Très drôle, délibérément sensuelle, particulièrement évocatrice, la ronde de l’amour contente les spectateurs qu’ils soient simples témoins ou voyeurs, qu’ils approuvent ou non le parti pris de Zilberstein, car la mise en scène d’Anne Kessler permet aux comédiens du Français de laisser libre cours onirique aux brèves rencontres triviales ou romantiques du sexe aux abois.

Alors pourquoi s’interdire plus longtemps de concilier et de fédérer au mieux le texte original et cette présente grille de lecture, certes subjective mais pas nécessairement aussi fonctionnelle que le voudraient ses détracteurs ?

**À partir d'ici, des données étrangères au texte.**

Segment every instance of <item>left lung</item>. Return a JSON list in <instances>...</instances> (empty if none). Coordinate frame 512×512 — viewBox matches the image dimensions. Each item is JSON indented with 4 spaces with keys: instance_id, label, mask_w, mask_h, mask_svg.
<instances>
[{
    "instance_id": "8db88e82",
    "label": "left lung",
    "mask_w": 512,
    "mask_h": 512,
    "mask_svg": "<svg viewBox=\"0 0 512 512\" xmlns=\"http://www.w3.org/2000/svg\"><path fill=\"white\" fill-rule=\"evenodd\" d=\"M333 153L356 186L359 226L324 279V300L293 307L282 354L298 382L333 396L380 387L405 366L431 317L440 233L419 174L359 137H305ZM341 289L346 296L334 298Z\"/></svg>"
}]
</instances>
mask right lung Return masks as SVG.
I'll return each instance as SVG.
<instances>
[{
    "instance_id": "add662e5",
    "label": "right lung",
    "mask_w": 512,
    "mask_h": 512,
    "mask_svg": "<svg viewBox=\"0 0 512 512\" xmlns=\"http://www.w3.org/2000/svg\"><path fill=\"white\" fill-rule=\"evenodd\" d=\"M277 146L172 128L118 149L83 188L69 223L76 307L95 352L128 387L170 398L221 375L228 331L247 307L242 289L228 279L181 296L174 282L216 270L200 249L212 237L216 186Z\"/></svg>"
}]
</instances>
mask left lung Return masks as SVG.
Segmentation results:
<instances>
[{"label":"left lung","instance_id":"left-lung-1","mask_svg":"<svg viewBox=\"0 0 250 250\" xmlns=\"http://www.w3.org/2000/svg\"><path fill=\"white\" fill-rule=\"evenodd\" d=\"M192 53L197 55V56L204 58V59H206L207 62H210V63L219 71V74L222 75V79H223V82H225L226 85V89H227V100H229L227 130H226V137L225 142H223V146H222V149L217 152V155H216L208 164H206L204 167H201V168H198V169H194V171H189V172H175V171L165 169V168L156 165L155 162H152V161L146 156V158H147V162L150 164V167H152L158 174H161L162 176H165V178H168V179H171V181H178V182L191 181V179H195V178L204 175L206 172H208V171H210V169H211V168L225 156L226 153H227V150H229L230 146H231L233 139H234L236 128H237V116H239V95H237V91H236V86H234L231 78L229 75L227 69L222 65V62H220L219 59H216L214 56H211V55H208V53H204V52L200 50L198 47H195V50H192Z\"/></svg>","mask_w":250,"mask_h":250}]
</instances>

Ainsi, ne serait-ce pas la propre identité du public qui, confronté à cette ronde infinie apparemment dénuée de sens, serait mise en question au travers de cette enquête sémiologique lui permettant de déléguer son inquiétude dans la distanciation théâtrale ?   

Guy Zilberstein conçoit, en effet, que dix comédiens doivent être en charge de reconstituer les saynètes d’approche sexuelle imaginées par Schnitzler tout en forçant le trait jusqu’à la caricature de manière à laisser émerger une thématique universelle de l’acte d’amour.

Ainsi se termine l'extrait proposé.